Friday, November 24, 2023

Damon Batiste. NOSACONN. A Local, National, and International Family Affair.


by: Helena Deville Shaw

CSAN 3250 - History of Anthropology of New Orleans

Tulane University

Dec 2011, updated December 2012


NEW ORLEANS AGENDA - "Most of the time, folks think that I'm a lot older because they've heard about my work for a while," says 43 year-old percussionist and New Orleans cultural icon, Damon Batiste. "They think I'm this old man, you know, like in my 70s."  Batiste has deep roots in New Orleans culture.  He's been a part of the Batiste Brothers Band since 1978 and is the son of keyboardist, David Batiste.

According to Paul Batiste, Damon's uncle and leader of the Batiste Brothers Band, The New Orleans Batiste family holds the title of, "Louisiana's largest musical family."  Damon's grandparents, on his father's side, are John Jeffrey Batiste and Estella Curtis Batiste. 
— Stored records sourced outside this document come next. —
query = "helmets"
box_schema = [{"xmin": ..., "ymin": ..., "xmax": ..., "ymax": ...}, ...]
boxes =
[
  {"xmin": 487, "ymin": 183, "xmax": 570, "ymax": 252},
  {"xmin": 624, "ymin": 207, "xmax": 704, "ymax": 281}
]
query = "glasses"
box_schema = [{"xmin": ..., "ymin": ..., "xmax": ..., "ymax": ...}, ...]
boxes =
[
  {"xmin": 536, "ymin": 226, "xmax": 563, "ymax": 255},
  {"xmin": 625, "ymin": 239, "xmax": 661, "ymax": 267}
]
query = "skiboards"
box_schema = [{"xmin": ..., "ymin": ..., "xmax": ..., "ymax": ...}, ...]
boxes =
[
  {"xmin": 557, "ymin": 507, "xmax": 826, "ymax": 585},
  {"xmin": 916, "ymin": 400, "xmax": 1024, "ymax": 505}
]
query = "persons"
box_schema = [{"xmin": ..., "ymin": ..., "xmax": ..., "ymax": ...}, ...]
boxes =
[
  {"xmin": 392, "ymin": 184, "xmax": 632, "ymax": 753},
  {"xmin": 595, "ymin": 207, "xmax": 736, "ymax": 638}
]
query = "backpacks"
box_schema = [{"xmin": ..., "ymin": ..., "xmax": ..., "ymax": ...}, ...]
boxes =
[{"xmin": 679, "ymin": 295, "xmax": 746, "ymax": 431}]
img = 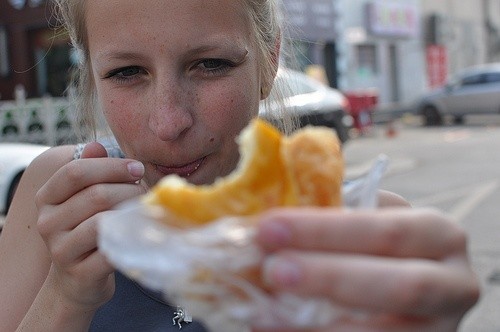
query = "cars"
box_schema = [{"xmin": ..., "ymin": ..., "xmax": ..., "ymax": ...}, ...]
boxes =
[
  {"xmin": 0, "ymin": 142, "xmax": 55, "ymax": 217},
  {"xmin": 415, "ymin": 62, "xmax": 500, "ymax": 127},
  {"xmin": 259, "ymin": 66, "xmax": 348, "ymax": 143}
]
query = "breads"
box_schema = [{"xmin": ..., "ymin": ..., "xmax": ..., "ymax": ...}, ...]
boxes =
[{"xmin": 146, "ymin": 118, "xmax": 343, "ymax": 289}]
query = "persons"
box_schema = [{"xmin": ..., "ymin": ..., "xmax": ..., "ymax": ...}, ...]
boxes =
[{"xmin": 0, "ymin": 0, "xmax": 481, "ymax": 332}]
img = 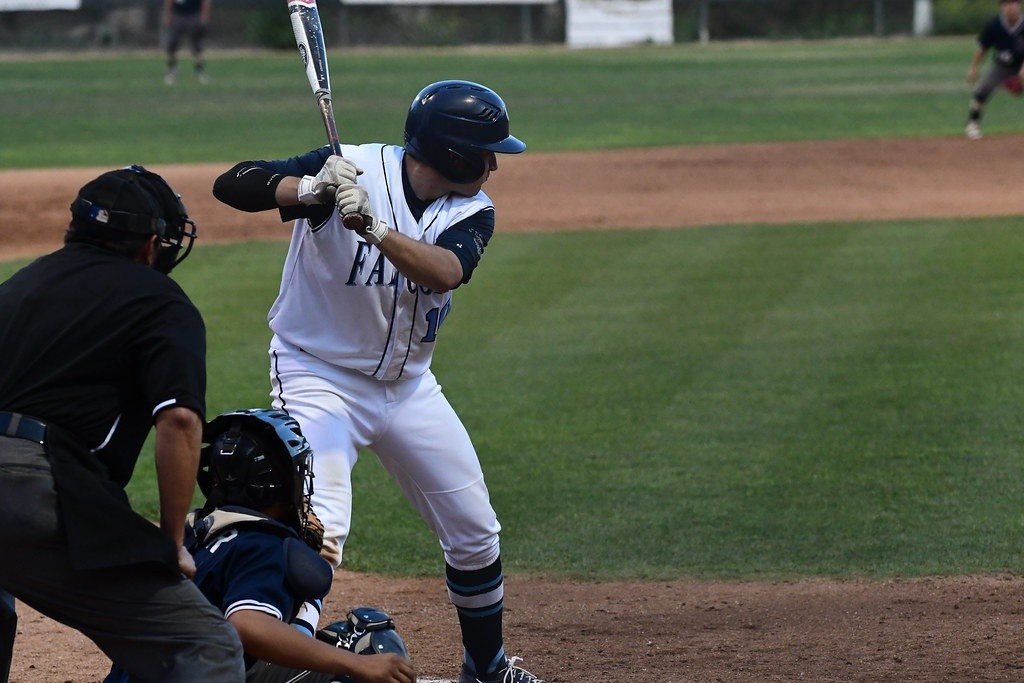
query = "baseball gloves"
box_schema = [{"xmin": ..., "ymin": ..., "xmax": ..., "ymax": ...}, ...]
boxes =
[
  {"xmin": 297, "ymin": 492, "xmax": 325, "ymax": 555},
  {"xmin": 1003, "ymin": 74, "xmax": 1023, "ymax": 95}
]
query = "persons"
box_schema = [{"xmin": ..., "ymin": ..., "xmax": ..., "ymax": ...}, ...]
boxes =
[
  {"xmin": 0, "ymin": 163, "xmax": 250, "ymax": 683},
  {"xmin": 160, "ymin": 0, "xmax": 214, "ymax": 86},
  {"xmin": 962, "ymin": 0, "xmax": 1024, "ymax": 142},
  {"xmin": 101, "ymin": 406, "xmax": 419, "ymax": 682},
  {"xmin": 213, "ymin": 79, "xmax": 549, "ymax": 683}
]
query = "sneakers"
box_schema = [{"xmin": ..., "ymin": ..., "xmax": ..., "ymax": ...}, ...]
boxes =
[{"xmin": 459, "ymin": 656, "xmax": 547, "ymax": 683}]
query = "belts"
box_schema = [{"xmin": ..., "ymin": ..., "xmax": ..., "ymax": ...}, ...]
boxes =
[{"xmin": 0, "ymin": 411, "xmax": 45, "ymax": 445}]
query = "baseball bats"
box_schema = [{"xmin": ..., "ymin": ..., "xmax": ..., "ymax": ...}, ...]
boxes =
[{"xmin": 285, "ymin": 0, "xmax": 363, "ymax": 230}]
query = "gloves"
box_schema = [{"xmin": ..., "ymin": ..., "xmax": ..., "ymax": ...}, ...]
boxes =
[
  {"xmin": 298, "ymin": 154, "xmax": 363, "ymax": 208},
  {"xmin": 335, "ymin": 184, "xmax": 388, "ymax": 247}
]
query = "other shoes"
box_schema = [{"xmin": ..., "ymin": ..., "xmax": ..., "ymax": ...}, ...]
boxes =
[{"xmin": 965, "ymin": 122, "xmax": 982, "ymax": 140}]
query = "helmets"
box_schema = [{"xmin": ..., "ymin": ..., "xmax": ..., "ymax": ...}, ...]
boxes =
[
  {"xmin": 199, "ymin": 408, "xmax": 315, "ymax": 514},
  {"xmin": 405, "ymin": 80, "xmax": 527, "ymax": 185},
  {"xmin": 68, "ymin": 163, "xmax": 197, "ymax": 273}
]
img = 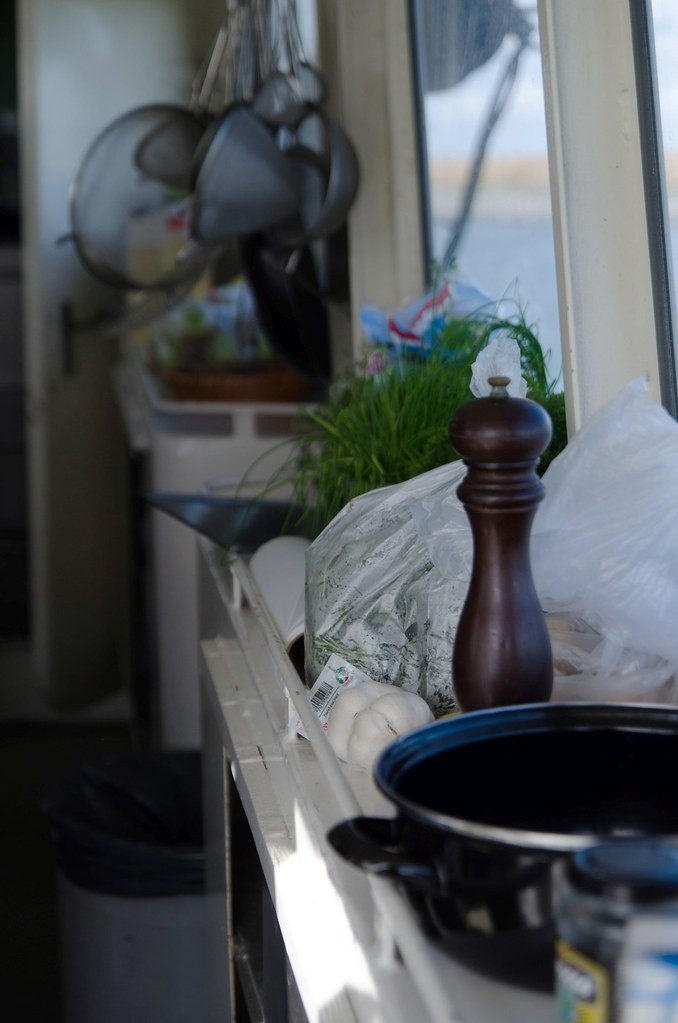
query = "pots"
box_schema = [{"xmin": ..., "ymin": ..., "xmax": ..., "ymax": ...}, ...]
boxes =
[{"xmin": 326, "ymin": 700, "xmax": 678, "ymax": 993}]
John Jeffrey Batiste, born in 1913, with Cajun French roots, is from New Iberia.  In recent years, the Batiste family learned they were related to other New Orleans legendary artists who shared the name Batiste, even though some of their names were spelled differently.  According to Damon, his family is related to, Alvin Batiste - a musical educator and clarinetist; Harold Battiste - a record label founder, composer and saxophonist, as well as the band director for Sonny and Cher; and Milton Batiste who played the trumpet "always with a smile."

"Well, we didn't know that we were even related," says Batiste.  "Harold, you know, someone went to the genealogy institute and found that out and the name [John Batiste] was really Jean Batiste, but because of the Africans birth certificates, a lot of times the name didn't matter on the birth certificate.  You were who somebody else said you were.  So in those days, birth certificates weren't a big thing.  So some folks put two 't's or a 'p' in the name."

Estella, African-American, was born in 1915 and raised in Georgia, but not unlike many African-Americans, her ancestry is unknown.  Just as Neb Sublette points out in his book, The World That Made New Orleans, "slaves in the United States have lost their ancestral vocabulary, and were raised from birth to have no past and no future, as members of an eternally subjugated caste whose great-grandchildren would be born into slavery."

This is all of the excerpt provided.